Quero viver num país em que Rebeca Andrade seja aclamada sem senões. Que suas conquistas olímpicas se tornem cânticos, exaltações. Que seu sorriso endosse patrocínios, que viva bem, que beba bastante água, recicle o lixo e o que mais vier. Porque, meus amigos, até aqui, enrolado no meu viés de ignorância técnica, nada há de defeitos ali.

A emoção pelo sucesso de Rebeca se viu no ambiente de coleguismo olímpico no Time Brasil. Todos, sem exceção, vibrando pela conquista. Nas cabines de transmissão, Daiane dos Santos vibrava como se a medalha fosse sua. E de uma certa forma é: Daiane foi o exemplo que fez muitas garotas começarem no esporte. Se não alcançou a glória olímpica, obteve feito ainda mais transcendental: desbravou um esporte, nomeou movimento, se destacou. Virou exemplo. Exemplo que agora certamente virá de Rebeca, impulsionando novas gerações. Que o ciclo não se interrompa.

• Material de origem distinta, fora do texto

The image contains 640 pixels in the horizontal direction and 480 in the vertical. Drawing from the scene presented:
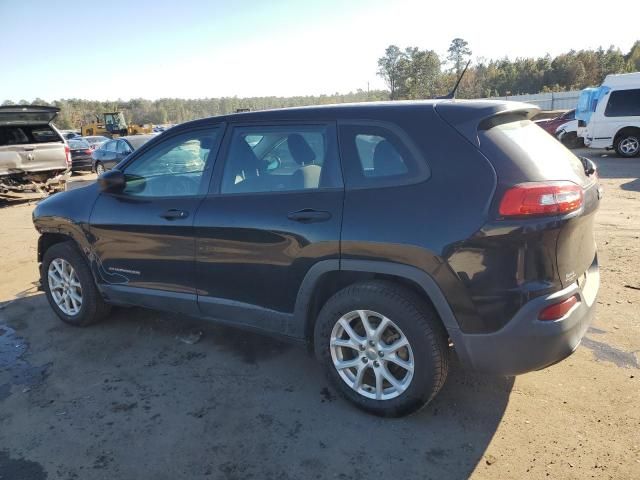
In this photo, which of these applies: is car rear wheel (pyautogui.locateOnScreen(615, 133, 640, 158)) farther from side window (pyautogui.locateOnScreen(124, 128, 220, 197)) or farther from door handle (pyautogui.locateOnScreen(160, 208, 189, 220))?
door handle (pyautogui.locateOnScreen(160, 208, 189, 220))

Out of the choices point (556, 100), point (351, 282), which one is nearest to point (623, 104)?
point (351, 282)

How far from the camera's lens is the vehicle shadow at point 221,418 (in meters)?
2.54

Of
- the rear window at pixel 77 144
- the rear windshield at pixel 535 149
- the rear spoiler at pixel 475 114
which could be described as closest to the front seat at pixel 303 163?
the rear spoiler at pixel 475 114

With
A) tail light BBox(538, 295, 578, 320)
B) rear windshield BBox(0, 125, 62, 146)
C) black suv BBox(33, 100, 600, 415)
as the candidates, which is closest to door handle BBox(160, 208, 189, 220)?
black suv BBox(33, 100, 600, 415)

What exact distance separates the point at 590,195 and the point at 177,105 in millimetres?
111713

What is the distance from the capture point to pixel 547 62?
54344 mm

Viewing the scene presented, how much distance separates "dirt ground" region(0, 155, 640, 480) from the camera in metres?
2.50

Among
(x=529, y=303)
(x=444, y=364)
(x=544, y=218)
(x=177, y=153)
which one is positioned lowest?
(x=444, y=364)

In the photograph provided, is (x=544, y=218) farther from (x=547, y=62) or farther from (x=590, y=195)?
(x=547, y=62)

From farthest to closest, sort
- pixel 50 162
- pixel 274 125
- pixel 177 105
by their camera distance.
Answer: pixel 177 105 → pixel 50 162 → pixel 274 125

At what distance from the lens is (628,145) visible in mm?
14133

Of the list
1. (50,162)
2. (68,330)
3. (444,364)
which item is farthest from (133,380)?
(50,162)

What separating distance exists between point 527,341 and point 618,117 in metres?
14.2

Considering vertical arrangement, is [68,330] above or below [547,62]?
below
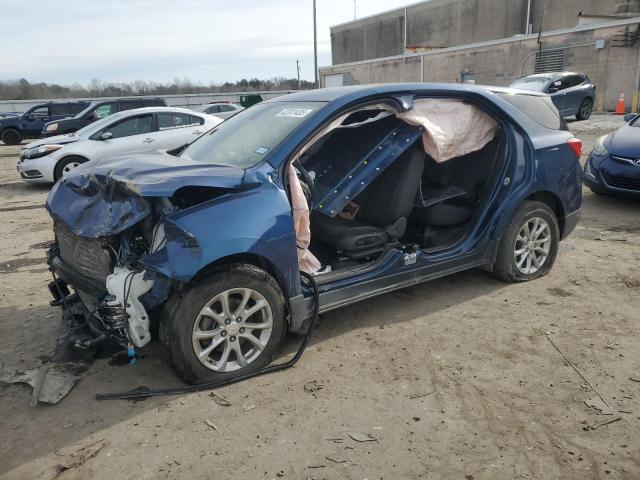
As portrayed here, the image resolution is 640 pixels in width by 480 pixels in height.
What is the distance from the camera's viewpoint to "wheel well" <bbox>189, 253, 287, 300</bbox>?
3029 millimetres

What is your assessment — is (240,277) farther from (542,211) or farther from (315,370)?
(542,211)

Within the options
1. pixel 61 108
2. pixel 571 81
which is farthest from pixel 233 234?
pixel 61 108

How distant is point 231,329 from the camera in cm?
314

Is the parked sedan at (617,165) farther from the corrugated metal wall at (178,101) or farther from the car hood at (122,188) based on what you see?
the corrugated metal wall at (178,101)

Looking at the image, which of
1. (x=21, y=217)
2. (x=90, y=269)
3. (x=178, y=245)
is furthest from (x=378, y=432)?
(x=21, y=217)

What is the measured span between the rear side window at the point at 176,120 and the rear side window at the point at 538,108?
7893 mm

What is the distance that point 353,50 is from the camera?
5819 cm

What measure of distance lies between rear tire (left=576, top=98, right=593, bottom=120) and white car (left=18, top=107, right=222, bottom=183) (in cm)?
1425

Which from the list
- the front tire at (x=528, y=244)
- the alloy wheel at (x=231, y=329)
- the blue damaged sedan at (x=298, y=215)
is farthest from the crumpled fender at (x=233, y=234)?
the front tire at (x=528, y=244)

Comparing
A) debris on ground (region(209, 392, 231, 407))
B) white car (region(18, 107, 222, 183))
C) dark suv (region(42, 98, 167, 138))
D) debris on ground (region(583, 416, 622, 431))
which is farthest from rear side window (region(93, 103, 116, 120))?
debris on ground (region(583, 416, 622, 431))

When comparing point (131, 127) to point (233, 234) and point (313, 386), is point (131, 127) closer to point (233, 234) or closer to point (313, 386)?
point (233, 234)

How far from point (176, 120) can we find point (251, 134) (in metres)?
7.57

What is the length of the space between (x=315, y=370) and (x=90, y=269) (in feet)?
5.30

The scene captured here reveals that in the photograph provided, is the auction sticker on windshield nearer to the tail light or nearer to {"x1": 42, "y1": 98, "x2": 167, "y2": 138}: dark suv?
the tail light
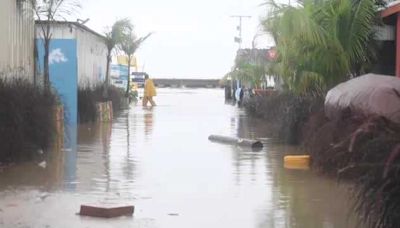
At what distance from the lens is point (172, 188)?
1043 cm

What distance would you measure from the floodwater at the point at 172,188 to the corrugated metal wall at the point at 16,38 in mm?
2324

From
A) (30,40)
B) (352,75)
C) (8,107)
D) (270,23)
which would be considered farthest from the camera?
(30,40)

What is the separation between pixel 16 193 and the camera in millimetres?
9789

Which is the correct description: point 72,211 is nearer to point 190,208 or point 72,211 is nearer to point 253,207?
point 190,208

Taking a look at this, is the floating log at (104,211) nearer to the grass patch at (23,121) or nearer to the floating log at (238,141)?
the grass patch at (23,121)

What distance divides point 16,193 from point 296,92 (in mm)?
8295

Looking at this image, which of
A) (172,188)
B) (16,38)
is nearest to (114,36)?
(16,38)

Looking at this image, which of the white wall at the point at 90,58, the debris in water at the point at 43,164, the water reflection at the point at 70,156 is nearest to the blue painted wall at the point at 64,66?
the water reflection at the point at 70,156

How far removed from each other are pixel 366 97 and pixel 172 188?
3.38 m

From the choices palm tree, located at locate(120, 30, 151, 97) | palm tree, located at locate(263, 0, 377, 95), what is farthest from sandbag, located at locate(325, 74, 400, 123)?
palm tree, located at locate(120, 30, 151, 97)

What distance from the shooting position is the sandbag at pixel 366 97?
11.2 metres

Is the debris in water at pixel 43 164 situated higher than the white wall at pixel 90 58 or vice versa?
the white wall at pixel 90 58

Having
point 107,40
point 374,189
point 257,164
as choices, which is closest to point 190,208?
point 374,189

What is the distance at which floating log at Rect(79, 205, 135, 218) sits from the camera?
323 inches
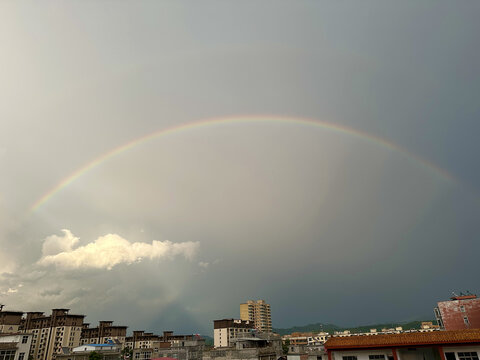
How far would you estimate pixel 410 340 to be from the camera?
39750 mm

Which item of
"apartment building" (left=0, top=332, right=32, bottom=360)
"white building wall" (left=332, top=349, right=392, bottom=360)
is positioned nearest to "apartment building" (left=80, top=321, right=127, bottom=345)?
"apartment building" (left=0, top=332, right=32, bottom=360)

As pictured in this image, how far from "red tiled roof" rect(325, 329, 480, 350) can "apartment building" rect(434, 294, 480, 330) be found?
21.8 metres

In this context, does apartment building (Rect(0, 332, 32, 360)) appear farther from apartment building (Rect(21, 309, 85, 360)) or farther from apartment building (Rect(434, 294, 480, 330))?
apartment building (Rect(21, 309, 85, 360))

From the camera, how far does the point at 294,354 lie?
55.4m

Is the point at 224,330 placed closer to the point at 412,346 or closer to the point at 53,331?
the point at 53,331

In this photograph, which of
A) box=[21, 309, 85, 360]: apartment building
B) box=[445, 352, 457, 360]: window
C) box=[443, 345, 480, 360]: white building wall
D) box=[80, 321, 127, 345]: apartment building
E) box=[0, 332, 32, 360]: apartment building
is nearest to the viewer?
box=[443, 345, 480, 360]: white building wall

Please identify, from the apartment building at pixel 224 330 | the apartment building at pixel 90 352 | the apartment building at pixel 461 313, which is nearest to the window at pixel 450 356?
the apartment building at pixel 461 313

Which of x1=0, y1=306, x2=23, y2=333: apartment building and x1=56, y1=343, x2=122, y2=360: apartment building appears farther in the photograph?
x1=0, y1=306, x2=23, y2=333: apartment building

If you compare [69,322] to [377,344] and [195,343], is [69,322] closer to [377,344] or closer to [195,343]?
[195,343]

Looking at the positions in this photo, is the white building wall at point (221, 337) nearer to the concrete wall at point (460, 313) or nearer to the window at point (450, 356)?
the concrete wall at point (460, 313)

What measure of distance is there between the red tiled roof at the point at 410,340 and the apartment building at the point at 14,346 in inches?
1968

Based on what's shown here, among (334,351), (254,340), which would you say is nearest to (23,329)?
(254,340)

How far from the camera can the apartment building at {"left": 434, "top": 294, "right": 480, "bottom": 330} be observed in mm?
54531

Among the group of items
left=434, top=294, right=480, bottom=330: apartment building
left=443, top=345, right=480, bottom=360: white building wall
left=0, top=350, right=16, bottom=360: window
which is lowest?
left=443, top=345, right=480, bottom=360: white building wall
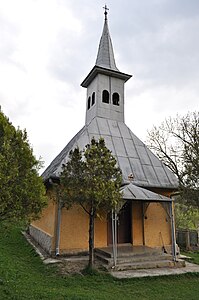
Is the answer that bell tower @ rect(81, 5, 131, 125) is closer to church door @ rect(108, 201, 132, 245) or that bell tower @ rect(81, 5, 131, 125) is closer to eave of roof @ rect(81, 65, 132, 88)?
eave of roof @ rect(81, 65, 132, 88)

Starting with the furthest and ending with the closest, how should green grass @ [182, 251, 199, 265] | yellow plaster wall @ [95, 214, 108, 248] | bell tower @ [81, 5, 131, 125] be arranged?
bell tower @ [81, 5, 131, 125] < yellow plaster wall @ [95, 214, 108, 248] < green grass @ [182, 251, 199, 265]

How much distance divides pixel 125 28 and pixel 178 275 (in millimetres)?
9209

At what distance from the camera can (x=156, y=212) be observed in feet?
34.9

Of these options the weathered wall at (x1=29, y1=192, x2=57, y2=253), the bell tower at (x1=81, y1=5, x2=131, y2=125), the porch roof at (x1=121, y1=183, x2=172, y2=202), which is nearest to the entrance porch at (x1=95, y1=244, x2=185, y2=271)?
the weathered wall at (x1=29, y1=192, x2=57, y2=253)

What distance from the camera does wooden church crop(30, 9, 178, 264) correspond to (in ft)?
29.1

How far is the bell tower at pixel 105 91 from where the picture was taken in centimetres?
1359

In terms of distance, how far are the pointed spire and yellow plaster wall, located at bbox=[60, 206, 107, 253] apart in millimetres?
9467

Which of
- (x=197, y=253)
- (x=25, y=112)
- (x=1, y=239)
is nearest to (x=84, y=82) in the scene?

As chances de medalhas vindouras também estão em nomes como Isaquias Queiroz, Herbert Conceição, Ana Patrícia e Rebeca. Já veio com Ítalo Ferreira, com Rayssa Leal. Repare bem: é o Brasil negro, nordestino, feminino. Mais que a medalha, a conquista de Rebeca, e a desses tantos outros, é de magnitude que transcende o esporte: é transformação social, é a vitória da base da pirâmide em local onde até pouco tempo era impedida de entrar, que não entrava no Bahiano nem pela porta da cozinha.

O que testemunhamos, portanto, é muito mais que esporte. É ocupar espaços.

Insistem: o funk é música menor. Baile de Favela vai conquistando Tóquio. Vão mais além: o Nordeste é o atraso do Brasil. Desculpe, separatista, é o peso das medalhas que dificulta as coisas.

Cegam-se para a miscigenação que formou um povo heterogêneo, irresumível, como o brasileiro. Este quadro de conquistas olímpicas é o retrato do Brasil. E tem no plano principal, uma mulher preta. Unânime e merecidamente aplaudida.

Gabriel Galo é escritor e está rebequizado.